GridSearchCV on DecisionTreeClassifier

6.7k Views Asked by At

I'm trying to run a GridSearchCV over a DecisionTreeClassifier, with the only hyper-parameter being max_depth. The two versions I ran this with are:

max_depth = range(1,20)

The best_estimator_ attribute shows a max_depth of 15 while the scoring function shows 0.8880 on the test set

max_depth = range(1,15)

The best_estimator_ attribute shows a max_depth of 10 with a higher score of 0.8907.

My question is, why doesn't GridSearchCV pick a max_depth of 10 the first time around if it gives a better score?

The code is as follows:

from sklearn.grid_search import GridSearchCV
from sklearn.metrics import make_scorer

clf = tree.DecisionTreeClassifier(random_state=7)

parameters = {"max_depth": range(1,20), "random_state":[7]}

scorer = make_scorer(fbeta_score,beta=0.5)

grid_obj = GridSearchCV(estimator=clf,param_grid=parameters,scoring=scorer)

grid_fit =grid_obj.fit(X_train,y_train)

best_clf = grid_fit.best_estimator_

predictions = (clf.fit(X_train, y_train)).predict(X_test)
best_predictions = best_clf.predict(X_test)

# Report the before-and-afterscores
print best_clf

print "\nOptimized Model\n------"
print "Final accuracy score on the testing data: 
{:.4f}".format(accuracy_score(y_test, best_predictions))
print "Final F-score on the testing data: {:.4f}".format(fbeta_score(y_test, 
best_predictions, beta = 0.5))
1

There are 1 best solutions below

0
On

Your Question

Why doesn't GridSearchCV pick a max_depth of 10 the first time around if it gives a better score?

My Answer (as I understand it, that I've acquired through too many past sources to cite)

The deeper the tree goes, the more intricacies about the training data it learns.

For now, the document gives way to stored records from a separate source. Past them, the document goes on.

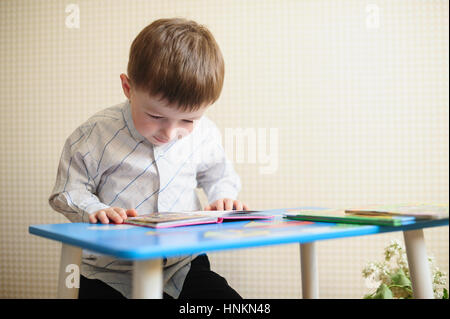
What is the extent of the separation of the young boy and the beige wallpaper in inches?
16.9

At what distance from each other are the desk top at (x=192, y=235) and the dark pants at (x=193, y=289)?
25cm

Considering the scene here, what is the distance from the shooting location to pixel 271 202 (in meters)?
1.53

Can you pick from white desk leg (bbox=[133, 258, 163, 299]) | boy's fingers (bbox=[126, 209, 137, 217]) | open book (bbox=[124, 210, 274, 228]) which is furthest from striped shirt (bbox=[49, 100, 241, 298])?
white desk leg (bbox=[133, 258, 163, 299])

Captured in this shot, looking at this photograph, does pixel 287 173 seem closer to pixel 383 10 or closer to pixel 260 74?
pixel 260 74

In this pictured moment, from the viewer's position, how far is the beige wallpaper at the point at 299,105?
1466mm

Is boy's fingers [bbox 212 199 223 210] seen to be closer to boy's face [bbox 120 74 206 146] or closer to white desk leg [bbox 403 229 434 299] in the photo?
boy's face [bbox 120 74 206 146]

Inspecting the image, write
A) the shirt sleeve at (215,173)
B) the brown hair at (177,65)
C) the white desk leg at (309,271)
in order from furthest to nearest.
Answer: the shirt sleeve at (215,173)
the white desk leg at (309,271)
the brown hair at (177,65)

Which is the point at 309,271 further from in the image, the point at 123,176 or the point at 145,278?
Result: the point at 145,278

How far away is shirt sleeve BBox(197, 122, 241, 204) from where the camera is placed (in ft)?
3.66

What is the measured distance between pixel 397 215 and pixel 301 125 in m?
0.83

This is called "overfitting" where it learns the training data really well but might not generalize well on unseen data. Why is the default hyperparameter max_depth=3 ? That is a design decision by the sklearn team.

But why max_depth=3?

The developers probably determine this by considering a default value that is applicable to most use-cases. They also might have determined that 3 generalizes better on unseen data.

Decision trees are random

You won't get the same best_estimator_ every time you re-run. Try using random_state to make it repeatable each time.